Fréchet synthesized PPHA samples so that he and Willson could begin to work with it. By the summer of 1979, however, it became clear to Fréchet that the project could not be completed before his sabbatical ended. At Fréchet’s urging Willson made a recruiting trip to the chemistry department at the State University of New York’s College of Environmental Science and Forestry in Syracuse, where Fréchet had earned his Ph.D. There Willson met Hiroshi Ito, a research associate in the department with a Ph.D. in polymer chemistry from the University of Tokyo. Ito, like Fréchet, had experience with the special techniques required to synthesize PPHA. Willson offered Ito a postdoctoral position in his San Jose group, and in the summer of 1980 Ito joined the lab.

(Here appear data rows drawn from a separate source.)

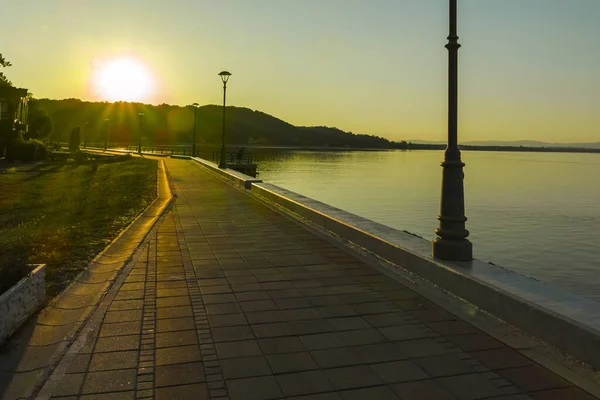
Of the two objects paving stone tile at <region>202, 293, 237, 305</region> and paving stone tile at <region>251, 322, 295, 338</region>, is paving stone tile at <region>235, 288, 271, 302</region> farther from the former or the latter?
paving stone tile at <region>251, 322, 295, 338</region>

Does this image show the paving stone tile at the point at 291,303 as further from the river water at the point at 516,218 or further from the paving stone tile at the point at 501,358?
the river water at the point at 516,218

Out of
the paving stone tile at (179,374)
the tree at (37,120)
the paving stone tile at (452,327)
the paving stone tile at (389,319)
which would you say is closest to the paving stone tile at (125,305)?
the paving stone tile at (179,374)

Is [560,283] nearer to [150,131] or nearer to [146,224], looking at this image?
[146,224]

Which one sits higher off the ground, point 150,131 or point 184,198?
point 150,131

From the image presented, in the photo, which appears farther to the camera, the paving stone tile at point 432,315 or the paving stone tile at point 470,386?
the paving stone tile at point 432,315

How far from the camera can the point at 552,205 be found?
38062mm

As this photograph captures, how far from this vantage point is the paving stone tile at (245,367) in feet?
12.1

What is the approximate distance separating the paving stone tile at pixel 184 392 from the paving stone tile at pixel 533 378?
2248 mm

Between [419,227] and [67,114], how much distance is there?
200 metres

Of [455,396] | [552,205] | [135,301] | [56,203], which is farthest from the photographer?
[552,205]

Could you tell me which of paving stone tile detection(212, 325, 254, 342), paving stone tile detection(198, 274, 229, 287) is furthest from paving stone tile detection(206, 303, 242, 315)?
paving stone tile detection(198, 274, 229, 287)

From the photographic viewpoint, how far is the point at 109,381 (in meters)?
3.56

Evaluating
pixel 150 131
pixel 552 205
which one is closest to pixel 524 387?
pixel 552 205

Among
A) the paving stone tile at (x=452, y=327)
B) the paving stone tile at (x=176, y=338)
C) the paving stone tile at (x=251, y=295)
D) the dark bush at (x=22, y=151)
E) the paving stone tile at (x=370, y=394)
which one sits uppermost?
the dark bush at (x=22, y=151)
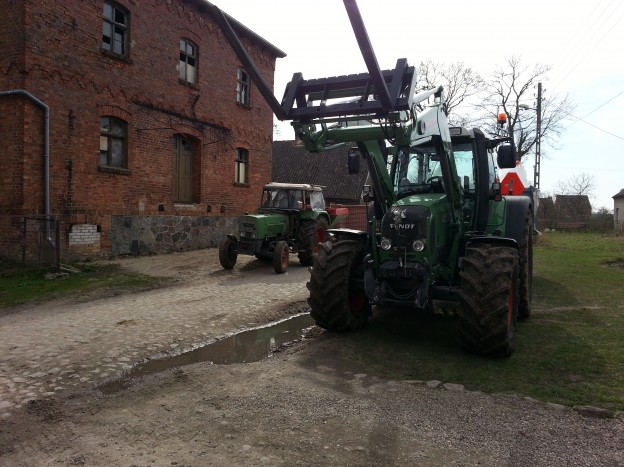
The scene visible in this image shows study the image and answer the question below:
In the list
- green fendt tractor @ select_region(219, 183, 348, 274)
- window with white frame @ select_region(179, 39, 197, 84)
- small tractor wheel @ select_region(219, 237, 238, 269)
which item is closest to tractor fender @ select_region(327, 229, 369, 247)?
green fendt tractor @ select_region(219, 183, 348, 274)

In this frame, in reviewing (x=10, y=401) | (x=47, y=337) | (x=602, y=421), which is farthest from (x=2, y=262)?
(x=602, y=421)

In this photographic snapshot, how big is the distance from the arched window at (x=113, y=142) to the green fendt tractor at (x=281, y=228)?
4093mm

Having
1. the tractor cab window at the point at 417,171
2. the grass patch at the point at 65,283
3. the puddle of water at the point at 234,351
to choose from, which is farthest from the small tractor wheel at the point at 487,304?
the grass patch at the point at 65,283

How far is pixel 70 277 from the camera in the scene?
1047 cm

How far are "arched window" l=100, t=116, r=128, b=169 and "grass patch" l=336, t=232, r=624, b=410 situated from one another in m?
9.67

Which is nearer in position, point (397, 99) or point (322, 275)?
point (397, 99)

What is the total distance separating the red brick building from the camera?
37.0 ft

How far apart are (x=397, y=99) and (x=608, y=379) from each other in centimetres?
331

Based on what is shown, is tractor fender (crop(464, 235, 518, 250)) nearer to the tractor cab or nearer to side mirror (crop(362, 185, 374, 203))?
side mirror (crop(362, 185, 374, 203))

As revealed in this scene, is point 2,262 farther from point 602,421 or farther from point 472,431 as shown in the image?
point 602,421

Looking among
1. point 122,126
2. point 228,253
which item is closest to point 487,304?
point 228,253

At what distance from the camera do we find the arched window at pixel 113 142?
13391mm

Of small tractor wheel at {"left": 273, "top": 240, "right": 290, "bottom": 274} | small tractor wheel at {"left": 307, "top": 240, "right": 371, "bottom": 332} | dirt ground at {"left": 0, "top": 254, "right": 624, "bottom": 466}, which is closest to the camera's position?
dirt ground at {"left": 0, "top": 254, "right": 624, "bottom": 466}

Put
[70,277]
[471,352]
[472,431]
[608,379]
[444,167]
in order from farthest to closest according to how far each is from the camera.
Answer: [70,277] → [444,167] → [471,352] → [608,379] → [472,431]
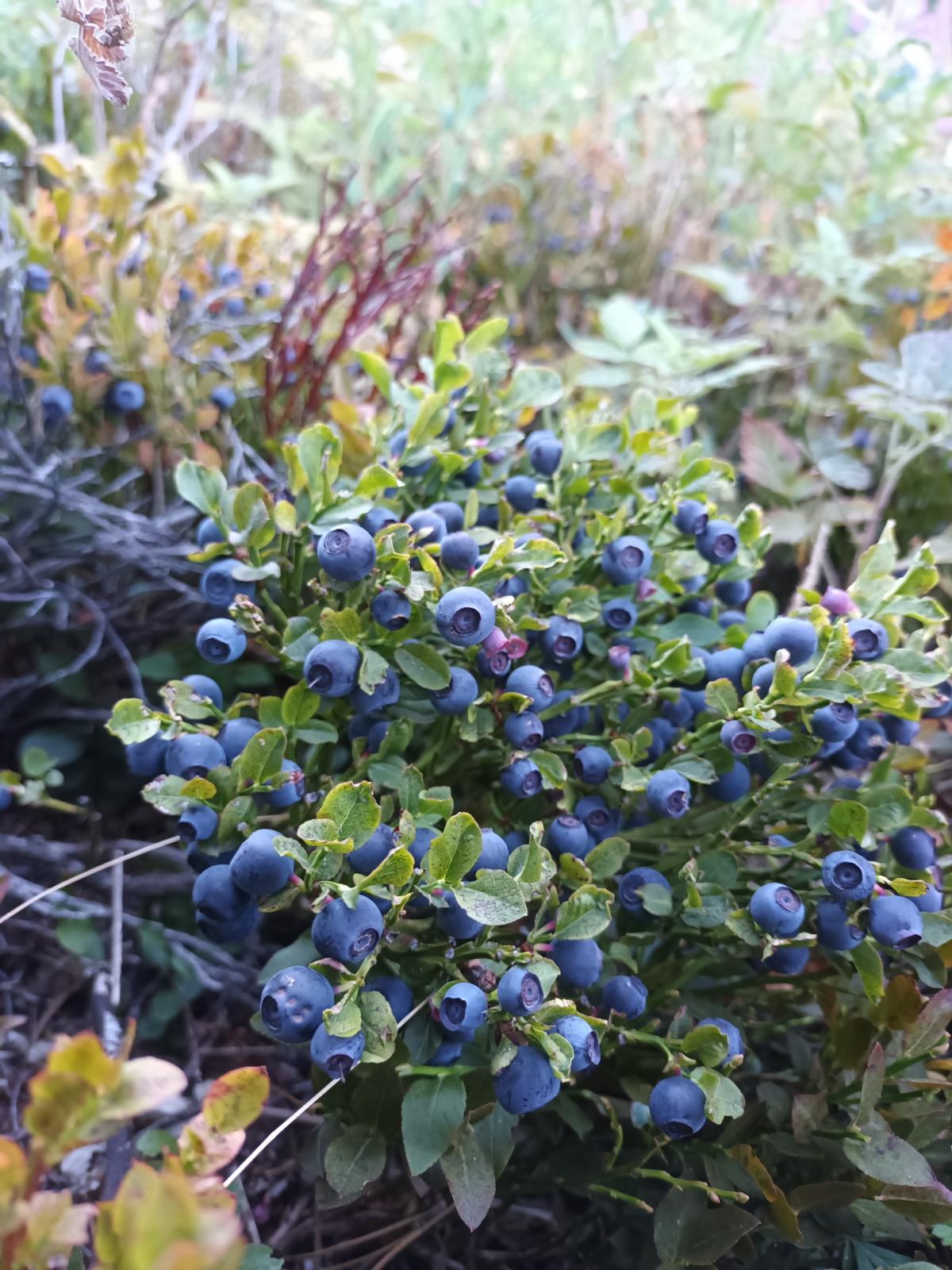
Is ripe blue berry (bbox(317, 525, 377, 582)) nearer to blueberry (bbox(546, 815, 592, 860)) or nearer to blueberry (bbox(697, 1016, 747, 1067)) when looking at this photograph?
blueberry (bbox(546, 815, 592, 860))

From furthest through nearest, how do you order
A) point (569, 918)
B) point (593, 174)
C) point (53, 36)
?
1. point (593, 174)
2. point (53, 36)
3. point (569, 918)

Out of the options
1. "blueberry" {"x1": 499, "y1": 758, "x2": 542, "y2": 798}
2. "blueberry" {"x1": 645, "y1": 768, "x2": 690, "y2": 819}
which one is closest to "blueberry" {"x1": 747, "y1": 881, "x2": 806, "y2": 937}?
"blueberry" {"x1": 645, "y1": 768, "x2": 690, "y2": 819}

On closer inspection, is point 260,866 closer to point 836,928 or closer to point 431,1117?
point 431,1117

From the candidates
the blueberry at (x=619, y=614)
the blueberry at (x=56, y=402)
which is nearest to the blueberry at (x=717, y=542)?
the blueberry at (x=619, y=614)

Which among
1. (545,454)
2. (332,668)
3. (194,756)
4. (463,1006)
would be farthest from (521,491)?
(463,1006)

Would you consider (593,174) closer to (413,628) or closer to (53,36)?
(53,36)

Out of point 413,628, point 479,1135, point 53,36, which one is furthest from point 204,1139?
point 53,36

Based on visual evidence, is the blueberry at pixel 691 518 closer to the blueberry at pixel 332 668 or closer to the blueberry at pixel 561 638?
the blueberry at pixel 561 638
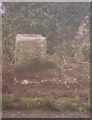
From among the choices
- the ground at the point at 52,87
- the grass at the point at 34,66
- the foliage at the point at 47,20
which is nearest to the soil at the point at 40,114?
the ground at the point at 52,87

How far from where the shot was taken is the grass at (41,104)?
13.1 ft

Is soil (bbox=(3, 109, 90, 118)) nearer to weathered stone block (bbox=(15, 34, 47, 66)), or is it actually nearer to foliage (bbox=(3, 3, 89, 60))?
weathered stone block (bbox=(15, 34, 47, 66))

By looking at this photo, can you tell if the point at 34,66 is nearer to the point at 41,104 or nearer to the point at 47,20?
the point at 41,104

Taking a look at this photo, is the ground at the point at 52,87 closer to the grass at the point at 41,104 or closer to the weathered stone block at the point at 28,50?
the grass at the point at 41,104

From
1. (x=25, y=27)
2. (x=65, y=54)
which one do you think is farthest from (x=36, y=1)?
(x=65, y=54)

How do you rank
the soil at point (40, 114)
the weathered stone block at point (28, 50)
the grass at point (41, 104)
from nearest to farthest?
1. the soil at point (40, 114)
2. the grass at point (41, 104)
3. the weathered stone block at point (28, 50)

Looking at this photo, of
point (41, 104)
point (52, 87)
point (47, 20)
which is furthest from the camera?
point (47, 20)

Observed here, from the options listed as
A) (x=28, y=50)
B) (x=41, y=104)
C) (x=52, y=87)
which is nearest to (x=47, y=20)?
(x=28, y=50)

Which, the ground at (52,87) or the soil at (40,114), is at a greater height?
the ground at (52,87)

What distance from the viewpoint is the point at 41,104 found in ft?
13.2

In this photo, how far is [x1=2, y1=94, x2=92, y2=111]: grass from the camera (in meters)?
3.98

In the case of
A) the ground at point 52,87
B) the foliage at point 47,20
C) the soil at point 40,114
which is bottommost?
the soil at point 40,114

Ito took over where Fréchet left off, beginning by synthesizing PPHA by new means to produce a more temperature-stable polymer. Ito irradiated his PPHA, and the result was more a fizzle than a chain reaction: there was depolymerization, but not enough. Ito’s next move was to mix a well-known photoacid generator (PAG) into his PPHA and expose the mix to deep-UV light. PAGs are compounds that generate acid when exposed to light. Since both the PPHA chain and its capping group could be cleaved by acid, Ito thought the PAG might initiate the desired chain reaction. This time half of the PPHA unzipped. This was far better but still not good enough.

Meanwhile a new class of PAGs based on onium-salt compounds had recently emerged from both 3M and General Electric. These onium-salt PAGs produced notably strong acid, and many had the added virtue of stability at high temperatures. The potential of these new PAGs for polymer chemistry was broad, and the PAGs quickly generated interest. Remarkably, Willson learned about the 3M PAGs at almost the same time that Ito alighted upon the General Electric PAGs. Ito had been searching for another PAG to add to PPHA—one that was more temperature-stable and produced stronger acid than the traditional PAGs. At General Electric the chemist James Crivello had invented triphenylsulfonium hexafluoroantimonate (TPSHFA) for UV-induced polymerization, or “curing,” of epoxy resins. This onium salt generated a strong acid that catalyzed the polymerization. Ito hoped that in his PPHA photoresist system, the onium-salt PAG would initiate a strong chain reaction of unzipping.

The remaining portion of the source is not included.